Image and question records
-- BEGIN --

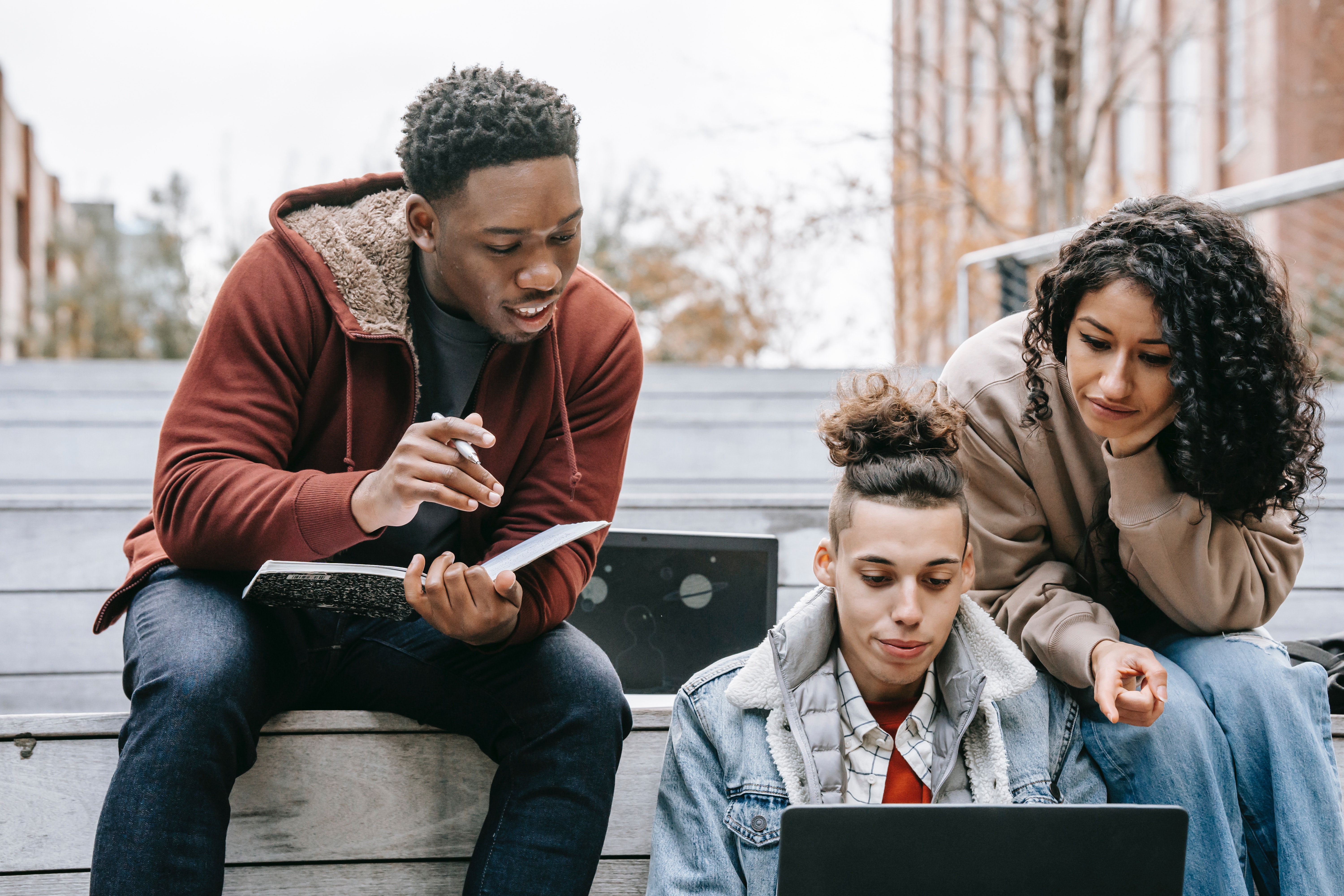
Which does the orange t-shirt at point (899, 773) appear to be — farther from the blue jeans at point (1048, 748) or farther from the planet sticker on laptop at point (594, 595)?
the planet sticker on laptop at point (594, 595)

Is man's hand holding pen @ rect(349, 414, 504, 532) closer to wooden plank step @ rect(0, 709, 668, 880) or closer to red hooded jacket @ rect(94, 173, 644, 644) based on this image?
red hooded jacket @ rect(94, 173, 644, 644)

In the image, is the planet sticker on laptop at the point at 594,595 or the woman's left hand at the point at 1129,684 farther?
the planet sticker on laptop at the point at 594,595

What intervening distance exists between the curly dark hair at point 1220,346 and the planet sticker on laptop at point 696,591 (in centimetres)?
73

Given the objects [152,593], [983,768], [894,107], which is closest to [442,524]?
[152,593]

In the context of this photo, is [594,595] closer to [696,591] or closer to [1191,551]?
[696,591]

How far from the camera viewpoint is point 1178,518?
142cm

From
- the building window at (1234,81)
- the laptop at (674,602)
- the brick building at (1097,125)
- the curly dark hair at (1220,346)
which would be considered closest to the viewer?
the curly dark hair at (1220,346)

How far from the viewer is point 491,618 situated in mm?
1286

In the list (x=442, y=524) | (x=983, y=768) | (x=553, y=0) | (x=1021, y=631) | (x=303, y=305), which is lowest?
(x=983, y=768)

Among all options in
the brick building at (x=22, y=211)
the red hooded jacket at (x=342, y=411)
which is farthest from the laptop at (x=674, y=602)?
the brick building at (x=22, y=211)

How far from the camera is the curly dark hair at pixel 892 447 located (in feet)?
4.65

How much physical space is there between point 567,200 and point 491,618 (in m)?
0.56

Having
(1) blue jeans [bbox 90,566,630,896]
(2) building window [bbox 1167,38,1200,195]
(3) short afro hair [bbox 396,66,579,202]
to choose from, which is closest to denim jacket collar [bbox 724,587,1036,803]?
(1) blue jeans [bbox 90,566,630,896]

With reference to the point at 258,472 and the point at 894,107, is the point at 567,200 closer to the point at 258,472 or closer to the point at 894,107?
the point at 258,472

-- END --

# [What the exercise asks]
Copy all of the records above word for word, leaving out the pictures.

# [Exercise response]
Which does the orange t-shirt at point (899, 773) appear to be — farther from the blue jeans at point (1048, 748) or farther from the planet sticker on laptop at point (594, 595)?
the planet sticker on laptop at point (594, 595)

Is man's hand holding pen @ rect(349, 414, 504, 532) closer to wooden plank step @ rect(0, 709, 668, 880) or closer to red hooded jacket @ rect(94, 173, 644, 644) based on this image?
red hooded jacket @ rect(94, 173, 644, 644)

In the image, is the planet sticker on laptop at the point at 594,595 or the woman's left hand at the point at 1129,684 farther?
the planet sticker on laptop at the point at 594,595

What intervening distance exists between the curly dark hair at point 1220,346 and the planet sticker on laptop at point 696,591 (in centimetres)?
73

Given the objects [152,593], [983,768], [894,107], which is closest to [442,524]?
[152,593]

In the context of this photo, is [594,595] closer to [696,591] or closer to [1191,551]?
[696,591]

How far from the camera viewpoint is point 1178,518?
142cm

From
- the building window at (1234,81)
- the laptop at (674,602)
- the brick building at (1097,125)
- the curly dark hair at (1220,346)
which would be considered closest to the viewer?
the curly dark hair at (1220,346)

How far from the viewer is point 491,618 situated in mm?
1286

In the list (x=442, y=524) | (x=983, y=768) | (x=553, y=0) | (x=1021, y=631) | (x=303, y=305), which is lowest?
(x=983, y=768)

Among all options in
the brick building at (x=22, y=211)
the red hooded jacket at (x=342, y=411)
which is farthest from the laptop at (x=674, y=602)?
the brick building at (x=22, y=211)

How far from the camera is the curly dark hair at pixel 892 447 located (in feet)?
4.65

How much physical space is there between point 567,200 and point 491,618 (in m)?
0.56

Having
(1) blue jeans [bbox 90,566,630,896]
(2) building window [bbox 1167,38,1200,195]
(3) short afro hair [bbox 396,66,579,202]
to choose from, which is closest to denim jacket collar [bbox 724,587,1036,803]?
(1) blue jeans [bbox 90,566,630,896]

With reference to the point at 258,472 and the point at 894,107, is the point at 567,200 closer to the point at 258,472 or closer to the point at 894,107?
the point at 258,472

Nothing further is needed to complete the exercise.